Prix Nobel de la paix au Premier ministre éthiopien Abiy Ahmed : Prime à une race de dirigeants en voie de disparition

Prix Nobel de la paix au Premier ministre éthiopien Abiy Ahmed : Prime à une race de dirigeants en voie de disparition

Et de deux pour l’Afrique, en deux années consécutives ! Après le Congolais réparateur de femmes, le docteur Denis Mukwege en 2018, avec la suppliciée sexuelle de DAESH, la  Yezedi                     Nadia Murad, voici qu’un autre Africain, le premier ministre éthiopien Abiy Ahmed recevait le Prix Nobel de la Paix 2019. C’est suffisamment rare pour ne pas être souligné dans une Afrique en proie aux guerres classiques et asymétriques, et à la raréfaction des leaders-faiseurs de paix.

En Erythrée, même les populations ont encore du mal à apprécier à sa juste valeur la fin de la guerre fratricide de deux décennies entre l’Ethiopie. Leur dirigeant, Isaias Afwerki, est toujours présenté comme l’un des dirigeants le plus répressif de sa génération. Des frontières ont été fermées entre l’Erythrée et l’Ethiopie, faisant s’interroger sur la compréhension de l’acception «réconciliation» du côté érythréen.

En Ethiopie, des violences interethniques ont fait un millier de morts en  2018, sous la gouvernance d’Abiy Ahmed. C’est la preuve que ce n’est pas d’une sinécure qu’il a hérité, mais d’une Ethiopie crisée, malgré le travail effectué par un de ses devanciers Zelès Menawi. Les réformes entreprises par le Premier ministre font grincer des dents et entraînent la réprobation de nombre d’opérateurs économiques. Enfin, la tête de proue de l’Ethiopie est toujours au pouvoir. Ce qui est une menace pour l’intégrité du Prix Nobel de la paix 2019 qui lui a été décerné. Mais faut-il pour autant jeter le bébé avec l’eau du bain ?

C’est certain. Le monde serait plus merveilleux s’il abritait davantage d’hommes politiques de la trempe, de la carrure et de la volonté de cet homme d’Etat éthiopien. Arrivé au pouvoir, il a compris qu’il ne pouvait tracer des sillons du développement de son pays ni le pacifier si les échardes de la guerre continuaient de pleuvoir sur le champ de ses réformes. Ceinture fortement serrée autour de la taille, muni de son sourire facile et de son élégance non feinte, le Premier ministre éthiopien a agrippé son bâton de pèlerin pour désamorcer en quelques mois, un conflit qui durait depuis 20 ans entre deux pays frères. L’interminable guerre entre l’Ethiopie et l’Erythrée qui dura de mai 1998 à juin 2000 aura occasionné des dizaines de milliers de victimes, des milliers de déplacés. Sans oublier la lointaine guerre entre les 2 pays de 1961 à 1991 qui aura été tout aussi meurtrière.

Données textuelles de légendes collectées
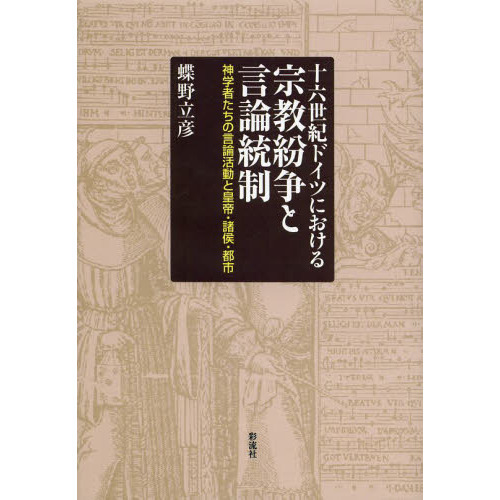 十六世紀ドイツにおける宗教紛争と言論統制　神学者たちの言論活動と皇帝・諸侯・都市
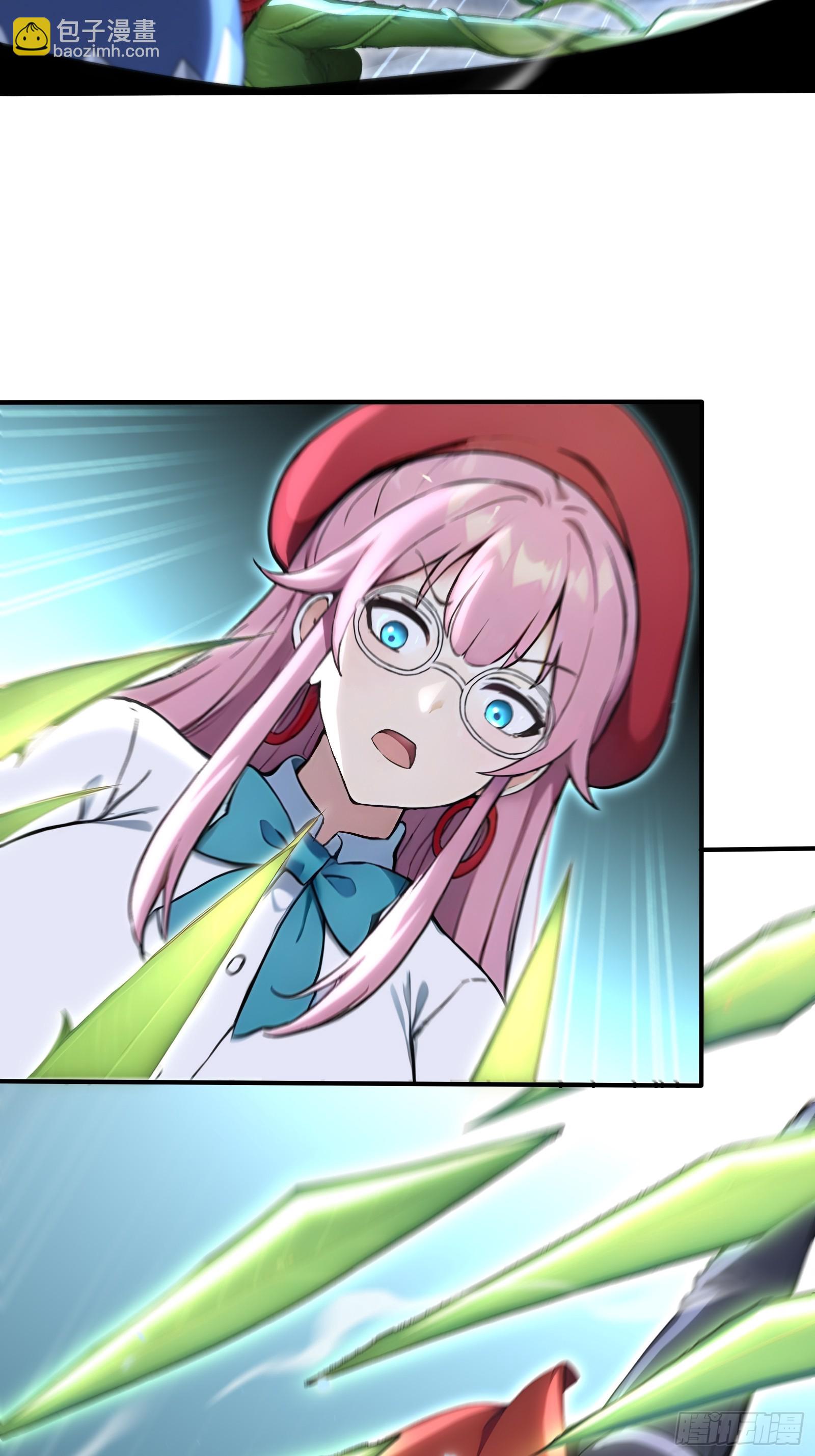 86 危机再起-第86话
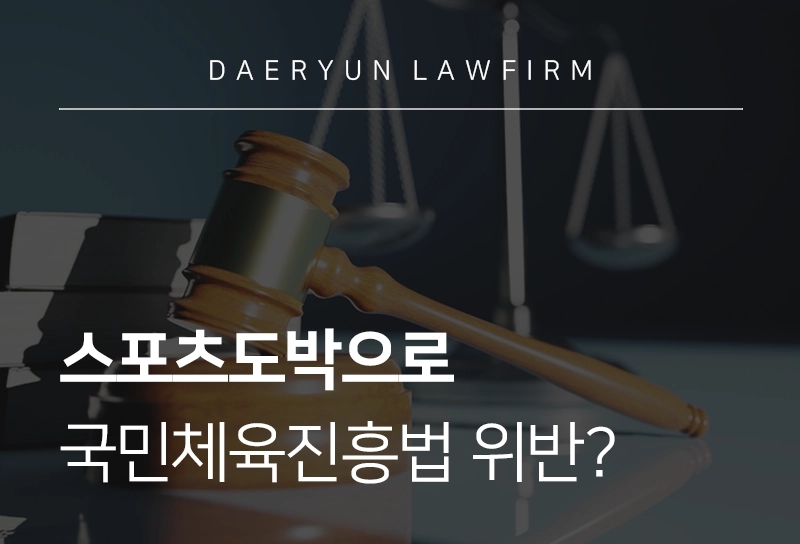 스포츠도박으로 국민체육진흥법위반 혐의?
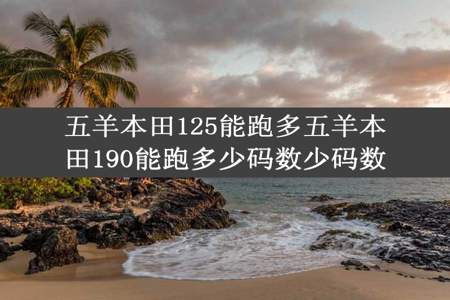 五羊本田125能跑多五羊本田190能跑多少码数少码数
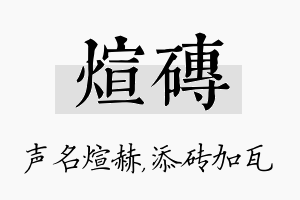 煊砖名字的寓意及含义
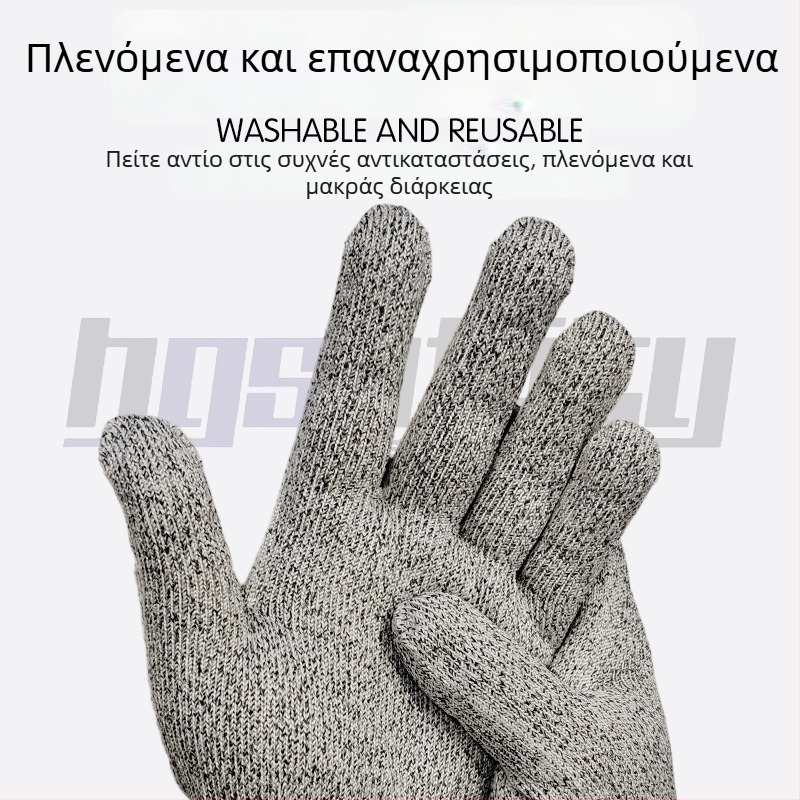 Good Helper 13-Gauge Πέντε Επιπέδων Προστατευτικά Γάντια Εργασίας για Κηπουρική, Επισκευές Αυτοκινήτων και Άλλες Εργασίες, Κοπτοανθεκτικά και Ανθεκτικά στη Φθορά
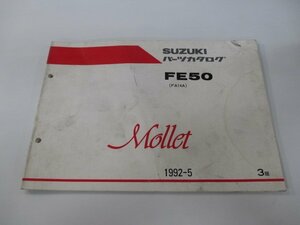 モレ パーツリスト 3版 スズキ 正規 中古 バイク 整備書 FE50 FA14A-100001～ Mollet Wd 車検 パーツカタログ 整備書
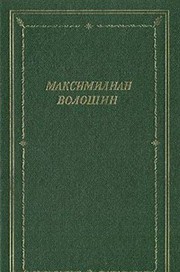 Front cover of Poems by Maksimilian Aleksandrovich Voloshin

◆ Série de consignes:
1. Convertissez l'ensemble des enregistrements en une liste JSON de chaînes, à raison d'une chaîne par ligne et sans les lignes vides. Laissez les images de côté dans votre réponse.
2. Poursuivez l'article sur le prix Nobel de la paix décerné à Abiy Ahmed à la suite de sa dernière phrase.

◆ Réponses attendues:
1.
[
  " 十六世紀ドイツにおける宗教紛争と言論統制　神学者たちの言論活動と皇帝・諸侯・都市",
  " 86 危机再起-第86话",
  " 스포츠도박으로 국민체육진흥법위반 혐의?",
  " 五羊本田125能跑多五羊本田190能跑多少码数少码数",
  " 煊砖名字的寓意及含义",
  " Good Helper 13-Gauge Πέντε Επιπέδων Προστατευτικά Γάντια Εργασίας για Κηπουρική, Επισκευές Αυτοκινήτων και Άλλες Εργασίες, Κοπτοανθεκτικά και Ανθεκτικά στη Φθορά",
  " モレ パーツリスト 3版 スズキ 正規 中古 バイク 整備書 FE50 FA14A-100001～ Mollet Wd 車検 パーツカタログ 整備書",
  " Front cover of Poems by Maksimilian Aleksandrovich Voloshin"
]

2.
La seule signature de l’accord de paix par son seul entregent (il a dû faire des compromis, des sacrifices et des renoncements) lui aurait valu le Prix Nobel de la paix. L’Histoire du monde a rarement enregistré dans le registre de ses déambulations, de protagonistes qui décident d’eux-mêmes de mettre fin à une crise qui ne fait pourtant pas leurs affaires.

Mais ce n’est pas tout. On mettra à son actif, la libération de plusieurs prisonniers de conscience des geôles éthiopiennes. Sa mission ne s’arrête pas là. Au Soudan du Sud, l’accord de paix, même pas tout à fait accompli, a été son œuvre. Et au Soudan de Omar El Béchir, on a vu son passage en tant que médiateur de la crise entre les militaires et les populations.

A l’intérieur, les critiques fusent certes contre lui. Mais, elles proviennent majoritairement de détenteurs d’un certain establishment  qui ne tolèrent pas que les réformes qu’il a entreprises ne viennent déranger et remettre en cause leurs intérêts enracinés depuis de longues années et qui profitaient d’un certain laxisme et complicité au sommet de l’Etat.  Du reste, les réformes qui instaurent l’ordre et tendent vers la satisfaction de l’intérêt général font rarement l’unanimité.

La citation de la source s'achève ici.